Par un jugement n°2009868/2-1 du 15 décembre 2020, le tribunal administratif de Paris a annulé cet arrêté et a enjoint au préfet de police de délivrer un titre de séjour à M. C....
Procédure devant la cour :
Par une requête et un mémoire enregistrés les 14 janvier 2021 et 29 janvier 2021, le préfet de police demande à la cour :
1°) d'annuler ce jugement ;
2°) de rejeter la demande présentée M. C... devant le tribunal administratif de Paris.
Il soutient que :
- c'est à tort que le tribunal a estimé que M. C... ne pourrait effectivement bénéficier d'un traitement au Mali ; les collyres sont disponibles au Mali et ce pays dispose des structures médicales et de spécialistes à même d'offrir des soins et un suivi équivalents à ceux dont il bénéficie en France ;
- s'agissant des autres moyens soulevés, il s'en remet à ses écritures de première instance.
La requête a été communiquée à M. C..., qui n'a pas présenté de mémoire.
Vu les autres pièces du dossier.
Vu :
- la convention européenne de sauvegarde des droits de l'homme et des libertés fondamentales ;
- le code de l'entrée et du séjour des étrangers et du droit d'asile ;
- le code des relations entre le public et l'administration ;
- l'arrêté du 27 décembre2016, relatif aux conditions d'établissement et de transmission des certificats médicaux, rapports médicaux et avis mentionnés aux articles R. 313-22, R.313-23 et R. 511-1 du code de l'entrée et du séjour des étrangers et du droit d'asile ;
- le code de justice administrative.
Les parties ont été régulièrement averties du jour de l'audience.
Le président de la formation de jugement a dispensé le rapporteur public, sur sa proposition, de prononcer des conclusions à l'audience.
Le rapport de Mme B... a été entendu au cours de l'audience publique.
Considérant ce qui suit :
1. M. C..., ressortissant malien né le 8 mars 1984, est arrivé en France le 10 septembre 2010 selon ses déclarations. Le 9 avril 2019, il a sollicité le renouvellement de son titre de séjour sur le fondement de l'article L. 313-11 11° du code de l'entrée et du séjour des étrangers et du droit d'asile. Par un arrêté du 25 juin 2019, le préfet de police a refusé de renouveler son titre de séjour, l'a obligé à quitter le territoire français dans le délai de trente jours et a fixé le pays de destination.
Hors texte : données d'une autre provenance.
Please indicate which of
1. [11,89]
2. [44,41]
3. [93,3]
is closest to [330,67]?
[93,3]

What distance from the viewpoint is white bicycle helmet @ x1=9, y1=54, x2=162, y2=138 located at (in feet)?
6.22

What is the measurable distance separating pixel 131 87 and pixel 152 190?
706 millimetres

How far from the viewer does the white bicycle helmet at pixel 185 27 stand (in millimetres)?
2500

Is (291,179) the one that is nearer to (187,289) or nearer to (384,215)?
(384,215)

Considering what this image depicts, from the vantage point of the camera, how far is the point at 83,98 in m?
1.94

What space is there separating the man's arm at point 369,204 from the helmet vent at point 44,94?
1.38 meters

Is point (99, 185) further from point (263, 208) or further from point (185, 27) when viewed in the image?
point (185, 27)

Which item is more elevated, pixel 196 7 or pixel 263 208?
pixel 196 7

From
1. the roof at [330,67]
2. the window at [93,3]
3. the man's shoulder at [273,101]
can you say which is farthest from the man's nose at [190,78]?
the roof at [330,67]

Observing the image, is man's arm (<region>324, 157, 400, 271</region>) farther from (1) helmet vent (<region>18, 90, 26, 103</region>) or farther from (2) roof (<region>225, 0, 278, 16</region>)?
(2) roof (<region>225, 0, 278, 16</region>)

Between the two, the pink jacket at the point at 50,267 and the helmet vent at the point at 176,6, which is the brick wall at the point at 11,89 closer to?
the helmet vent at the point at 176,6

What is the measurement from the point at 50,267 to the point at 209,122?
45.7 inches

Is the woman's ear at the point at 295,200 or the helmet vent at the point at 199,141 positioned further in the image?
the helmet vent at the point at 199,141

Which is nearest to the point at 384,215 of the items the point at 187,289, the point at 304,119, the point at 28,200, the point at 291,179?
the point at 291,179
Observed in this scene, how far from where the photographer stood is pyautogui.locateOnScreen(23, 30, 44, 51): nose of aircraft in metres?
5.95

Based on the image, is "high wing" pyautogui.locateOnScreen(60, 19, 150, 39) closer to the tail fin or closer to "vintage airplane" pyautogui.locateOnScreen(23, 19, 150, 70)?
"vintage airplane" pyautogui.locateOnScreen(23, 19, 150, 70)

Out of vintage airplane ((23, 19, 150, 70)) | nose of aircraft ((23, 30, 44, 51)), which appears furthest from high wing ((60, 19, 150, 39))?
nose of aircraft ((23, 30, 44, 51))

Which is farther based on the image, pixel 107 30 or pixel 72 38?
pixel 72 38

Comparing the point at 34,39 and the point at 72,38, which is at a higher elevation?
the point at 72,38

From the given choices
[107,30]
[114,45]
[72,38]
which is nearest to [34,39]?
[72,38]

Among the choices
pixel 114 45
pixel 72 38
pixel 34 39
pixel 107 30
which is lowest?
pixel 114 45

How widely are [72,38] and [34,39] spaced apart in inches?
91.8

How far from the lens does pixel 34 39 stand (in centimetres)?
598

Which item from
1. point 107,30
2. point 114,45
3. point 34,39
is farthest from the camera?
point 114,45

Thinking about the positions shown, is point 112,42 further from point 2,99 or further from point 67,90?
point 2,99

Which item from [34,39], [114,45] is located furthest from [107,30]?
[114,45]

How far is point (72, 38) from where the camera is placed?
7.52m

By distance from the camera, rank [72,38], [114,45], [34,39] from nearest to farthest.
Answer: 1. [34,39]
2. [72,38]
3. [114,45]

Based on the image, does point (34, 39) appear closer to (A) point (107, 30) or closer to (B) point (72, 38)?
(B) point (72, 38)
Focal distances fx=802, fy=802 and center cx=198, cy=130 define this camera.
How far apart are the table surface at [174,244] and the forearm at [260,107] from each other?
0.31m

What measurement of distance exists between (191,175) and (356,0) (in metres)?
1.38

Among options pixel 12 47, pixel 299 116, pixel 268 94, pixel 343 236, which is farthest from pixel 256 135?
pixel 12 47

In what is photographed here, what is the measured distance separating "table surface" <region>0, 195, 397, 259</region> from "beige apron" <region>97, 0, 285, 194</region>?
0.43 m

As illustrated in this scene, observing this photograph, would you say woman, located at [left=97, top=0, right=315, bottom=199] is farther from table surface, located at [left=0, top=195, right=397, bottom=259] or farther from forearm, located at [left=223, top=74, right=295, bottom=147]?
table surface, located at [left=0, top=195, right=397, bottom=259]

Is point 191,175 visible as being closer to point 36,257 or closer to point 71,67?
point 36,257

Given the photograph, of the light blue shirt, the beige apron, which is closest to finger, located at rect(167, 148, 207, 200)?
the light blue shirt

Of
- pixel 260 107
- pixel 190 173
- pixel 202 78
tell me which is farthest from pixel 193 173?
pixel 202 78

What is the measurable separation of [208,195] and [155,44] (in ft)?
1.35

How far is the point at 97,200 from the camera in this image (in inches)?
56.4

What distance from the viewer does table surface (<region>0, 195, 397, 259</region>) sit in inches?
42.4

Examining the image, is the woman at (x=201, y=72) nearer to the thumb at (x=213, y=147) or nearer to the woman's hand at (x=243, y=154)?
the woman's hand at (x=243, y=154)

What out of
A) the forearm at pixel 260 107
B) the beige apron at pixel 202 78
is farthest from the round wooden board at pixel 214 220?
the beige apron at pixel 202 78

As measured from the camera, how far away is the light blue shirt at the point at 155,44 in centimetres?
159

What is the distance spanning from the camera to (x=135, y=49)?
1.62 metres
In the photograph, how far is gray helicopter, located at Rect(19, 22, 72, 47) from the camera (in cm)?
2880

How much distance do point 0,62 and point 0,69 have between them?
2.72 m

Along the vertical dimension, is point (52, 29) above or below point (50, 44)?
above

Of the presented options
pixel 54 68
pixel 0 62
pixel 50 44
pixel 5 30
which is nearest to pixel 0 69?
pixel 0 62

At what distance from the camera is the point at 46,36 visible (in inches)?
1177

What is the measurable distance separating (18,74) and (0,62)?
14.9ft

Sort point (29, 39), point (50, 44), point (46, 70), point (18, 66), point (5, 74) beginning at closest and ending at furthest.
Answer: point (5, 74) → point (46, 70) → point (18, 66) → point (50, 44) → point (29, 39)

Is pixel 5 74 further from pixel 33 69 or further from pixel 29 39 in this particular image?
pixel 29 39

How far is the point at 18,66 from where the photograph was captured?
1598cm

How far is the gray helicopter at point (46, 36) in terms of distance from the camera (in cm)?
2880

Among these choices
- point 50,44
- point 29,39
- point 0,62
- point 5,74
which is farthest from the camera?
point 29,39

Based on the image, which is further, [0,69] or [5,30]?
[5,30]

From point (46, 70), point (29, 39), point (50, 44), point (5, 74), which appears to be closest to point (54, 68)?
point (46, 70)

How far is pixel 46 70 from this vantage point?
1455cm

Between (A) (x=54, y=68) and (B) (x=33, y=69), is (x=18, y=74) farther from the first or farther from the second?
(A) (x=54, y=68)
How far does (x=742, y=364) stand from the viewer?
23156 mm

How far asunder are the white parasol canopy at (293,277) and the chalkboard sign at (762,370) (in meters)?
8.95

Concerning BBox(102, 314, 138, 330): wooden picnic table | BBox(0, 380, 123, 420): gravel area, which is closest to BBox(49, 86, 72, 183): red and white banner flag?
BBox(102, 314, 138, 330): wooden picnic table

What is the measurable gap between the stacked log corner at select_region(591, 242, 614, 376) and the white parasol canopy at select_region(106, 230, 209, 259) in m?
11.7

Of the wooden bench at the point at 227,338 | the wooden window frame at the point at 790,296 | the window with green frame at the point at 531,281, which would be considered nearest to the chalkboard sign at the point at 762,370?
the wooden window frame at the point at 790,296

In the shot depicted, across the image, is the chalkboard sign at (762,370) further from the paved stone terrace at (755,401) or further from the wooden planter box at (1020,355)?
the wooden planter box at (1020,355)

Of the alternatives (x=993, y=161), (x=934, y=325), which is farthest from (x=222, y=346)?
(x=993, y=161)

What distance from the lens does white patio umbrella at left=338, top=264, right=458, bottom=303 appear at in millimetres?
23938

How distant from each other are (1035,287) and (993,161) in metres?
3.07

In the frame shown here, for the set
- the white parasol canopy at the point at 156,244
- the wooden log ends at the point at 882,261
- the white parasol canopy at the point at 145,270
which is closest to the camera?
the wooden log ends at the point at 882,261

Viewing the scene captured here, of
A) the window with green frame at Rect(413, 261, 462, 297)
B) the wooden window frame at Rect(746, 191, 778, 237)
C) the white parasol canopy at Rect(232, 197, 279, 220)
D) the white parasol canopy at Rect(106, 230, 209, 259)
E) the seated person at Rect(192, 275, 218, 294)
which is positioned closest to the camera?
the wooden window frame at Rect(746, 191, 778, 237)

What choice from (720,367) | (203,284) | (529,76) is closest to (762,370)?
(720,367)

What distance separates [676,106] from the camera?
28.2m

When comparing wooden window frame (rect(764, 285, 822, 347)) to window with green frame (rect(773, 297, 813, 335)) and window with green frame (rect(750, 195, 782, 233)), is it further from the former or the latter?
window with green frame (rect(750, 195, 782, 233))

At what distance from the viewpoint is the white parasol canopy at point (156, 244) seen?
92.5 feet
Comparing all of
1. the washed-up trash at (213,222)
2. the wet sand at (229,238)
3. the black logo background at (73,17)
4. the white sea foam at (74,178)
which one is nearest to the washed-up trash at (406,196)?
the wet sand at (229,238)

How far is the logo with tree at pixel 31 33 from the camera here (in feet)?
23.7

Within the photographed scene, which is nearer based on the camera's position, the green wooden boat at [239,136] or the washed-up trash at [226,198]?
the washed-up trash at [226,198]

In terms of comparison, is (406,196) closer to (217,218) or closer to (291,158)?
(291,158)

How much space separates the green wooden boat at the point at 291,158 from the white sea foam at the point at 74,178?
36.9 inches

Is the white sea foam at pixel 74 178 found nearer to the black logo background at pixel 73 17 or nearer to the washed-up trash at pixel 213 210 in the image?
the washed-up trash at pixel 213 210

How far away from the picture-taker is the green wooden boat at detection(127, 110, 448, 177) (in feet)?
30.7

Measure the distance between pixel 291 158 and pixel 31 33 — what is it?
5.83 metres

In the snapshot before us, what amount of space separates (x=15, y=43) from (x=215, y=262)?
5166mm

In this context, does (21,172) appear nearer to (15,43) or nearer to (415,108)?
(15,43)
Il relève appel du jugement du 15 décembre 2020 par lequel le tribunal administratif de Paris a annulé cet arrêté.
Sur le moyen d'annulation retenu par le tribunal administratif :
2. Pour refuser à M. C... le renouvellement du titre de séjour sollicité sur le fondement de l'article L. 313-11 11° du code de l'entrée et du séjour des étrangers et du droit d'asile, le préfet de police s'est fondé sur l'avis du collège de médecins du 25 avril 2019 qui a indiqué que, si l'état de santé de M. C... nécessitait une prise en charge médicale et que le défaut de celle-ci pouvait entraîner des conséquences d'une exceptionnelle gravité, M. C..., " eu égard à l'offre de soins et aux caractéristiques du système de santé dans le pays dont il est originaire, (...) [pouvait] y bénéficier d'un traitement approprié et que [son] état de santé (...) [pouvait] lui permettre de voyager sans risque vers [son] pays d'origine. ". Pour contredire cet avis, M. C... soutenait en première instance qu'il ne pourrait pas bénéficier d'un traitement approprié dans son pays d'origine, les médicaments dont est composé son traitement n'y étant pas disponibles. En appel, le préfet de police établit que les trois collyres prescrits à M. C... pour le traitement de son glaucome, l'Alphagan, le Flucon et le Vismed, figurent sur la nomenclature nationale des médicaments autorisés au Mali en 2019, ce dont il se déduit qu'ils y sont disponibles. Ainsi, en refusant de renouveler le titre de séjour sollicité sur le fondement de l'article L. 313-11 11° du code de l'entrée et du séjour des étrangers et du droit d'asile, le préfet de police n'a pas méconnu ces dispositions.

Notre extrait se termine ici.